**EXERCISE MATERIALS:**
+ + + +
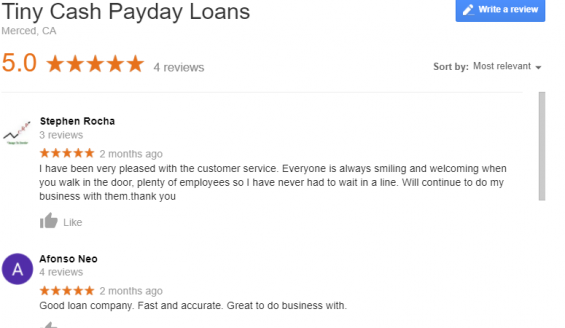 Merced_payday_loans
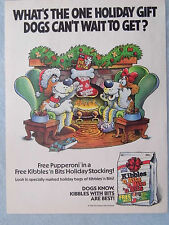 1990 Magazine Advertisement Ad Page Kibbles 'n Bits DogFood Energizer Batteries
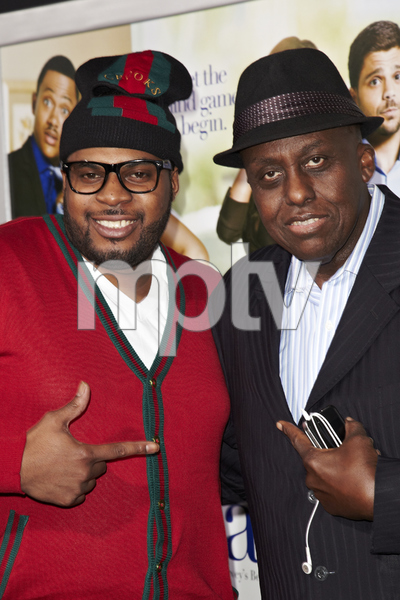 """Think Like a Man"" PremiereBill Duke2-9-2012 / Arclight Cinerama Dome / Screen Gems / Hollywood CA / Photo by Kevin Kozicki - Image 24170_0050"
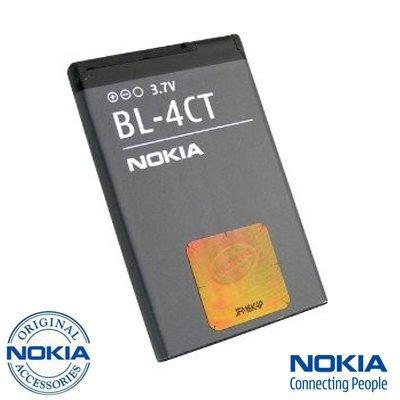 BATTERIA NOKIA BL-4CT ORIGINALE 2720F 5310 5630 X3 6600F 7210 7230 2720 X3 7310
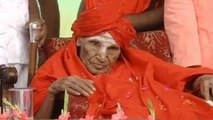 Sidhaganga Mutt Chief Shivakumaraswamy Passes Away at the age of 111 years | Oneindia News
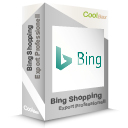 Bing Shopping Export Professionell icon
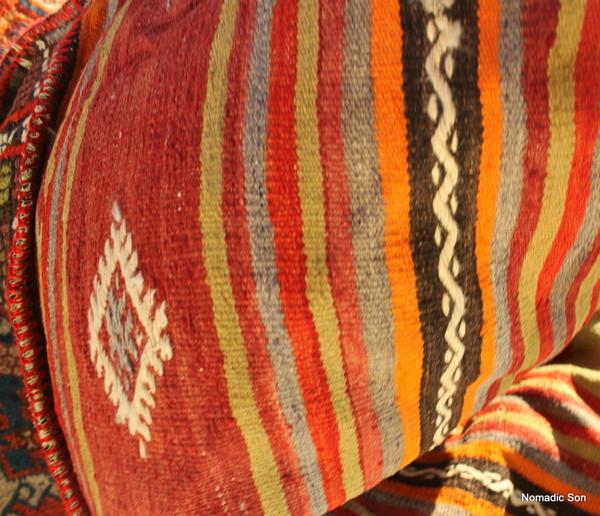 Kilim Bean Bag #15 (different sides)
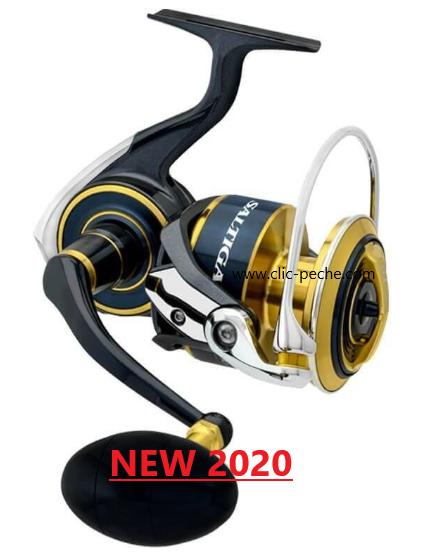 new-saltiga2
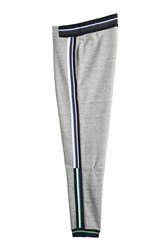 Mcq By Alexander Mcqueen Sweatpants With Cotton Grey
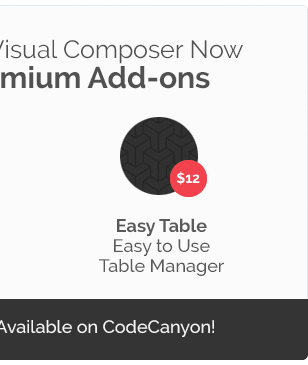 Composer Now mium Easy TabLe Easy Use Table Manager vailable CodeCanyon!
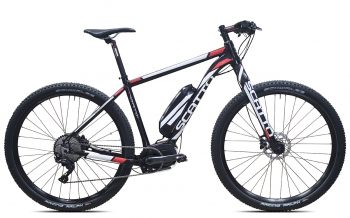 e-Competition 29er (Shimano E8000 - 504WH - 75NM)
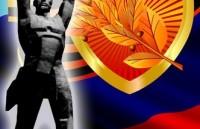 РОД стал первым «частным гумконвоем» в Новороссию по новой схеме (Гуманитарный груз РОДа «частным гумконвоем» в Новороссию по новой схеме МЧС)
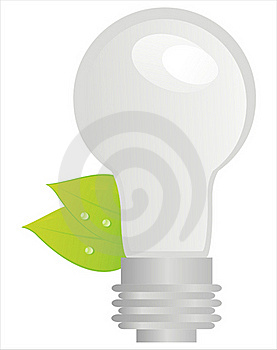 Ecological Lamp With Leaves Stock Photo - Image: 20919910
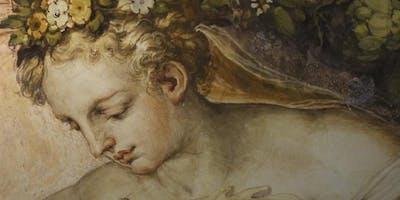 Curso de Historia del Arte Italiano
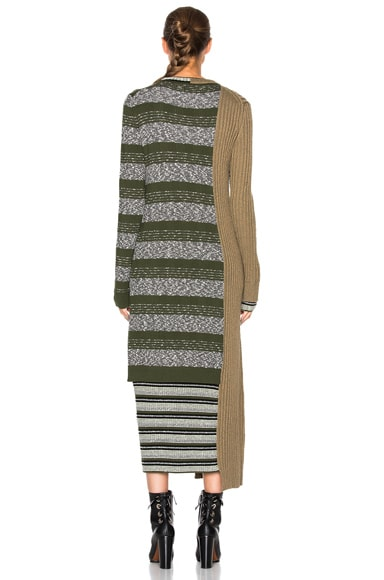 Mixed Knit Dress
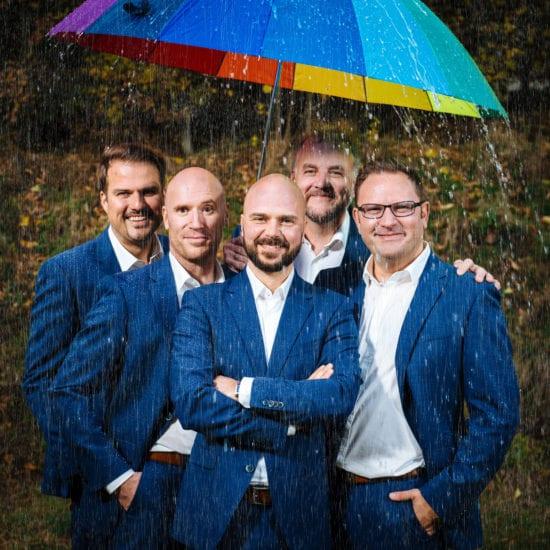 Schirm-Herren: Die Alten Bekannten
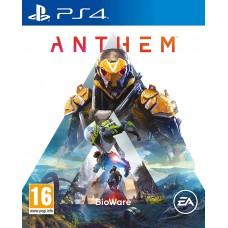 Anthem (PS4, русские субтитры), 223150, Приключения/экшен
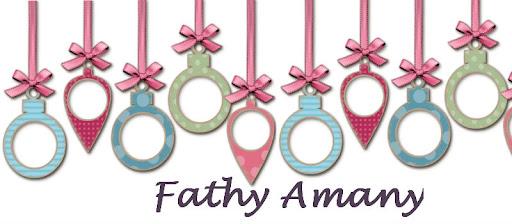 fathy amany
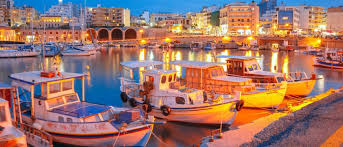 Image result for heraklion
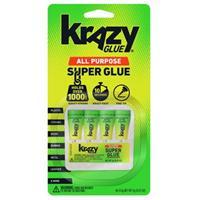 Krazy Glue KG58248SN All Purpose Super Glue 0.5g - 4 Pack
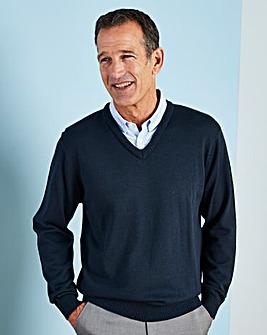 Premier Man Navy Mock Shirt Jumper R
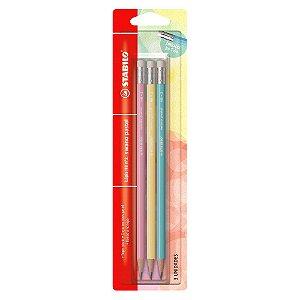 Kit Lápis Stabilo HB Pastel com 3 Cores (Rosa, Azul e Amarelo)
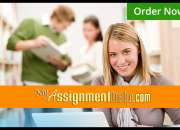 Assignment Provider Australia Available on MyAssignmenthelp com
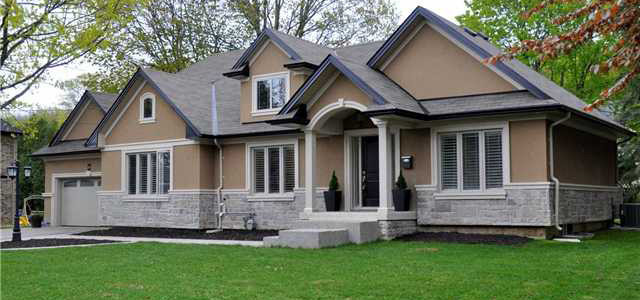 SOLD – DESIRED ANCASTER LOCATION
+ + + +
Word-for-word output of the material above is needed, with the pictures left out.

 Merced_payday_loans
 1990 Magazine Advertisement Ad Page Kibbles 'n Bits DogFood Energizer Batteries
 """Think Like a Man"" PremiereBill Duke2-9-2012 / Arclight Cinerama Dome / Screen Gems / Hollywood CA / Photo by Kevin Kozicki - Image 24170_0050"
 BATTERIA NOKIA BL-4CT ORIGINALE 2720F 5310 5630 X3 6600F 7210 7230 2720 X3 7310
 Sidhaganga Mutt Chief Shivakumaraswamy Passes Away at the age of 111 years | Oneindia News
 Bing Shopping Export Professionell icon
 Kilim Bean Bag #15 (different sides)
 new-saltiga2
 Mcq By Alexander Mcqueen Sweatpants With Cotton Grey
 Composer Now mium Easy TabLe Easy Use Table Manager vailable CodeCanyon!
 e-Competition 29er (Shimano E8000 - 504WH - 75NM)
 РОД стал первым «частным гумконвоем» в Новороссию по новой схеме (Гуманитарный груз РОДа «частным гумконвоем» в Новороссию по новой схеме МЧС)
 Ecological Lamp With Leaves Stock Photo - Image: 20919910
 Curso de Historia del Arte Italiano
 Mixed Knit Dress
 Schirm-Herren: Die Alten Bekannten
 Anthem (PS4, русские субтитры), 223150, Приключения/экшен
 fathy amany
 Image result for heraklion
 Krazy Glue KG58248SN All Purpose Super Glue 0.5g - 4 Pack
 Premier Man Navy Mock Shirt Jumper R
 Kit Lápis Stabilo HB Pastel com 3 Cores (Rosa, Azul e Amarelo)
 Assignment Provider Australia Available on MyAssignmenthelp com
 SOLD – DESIRED ANCASTER LOCATION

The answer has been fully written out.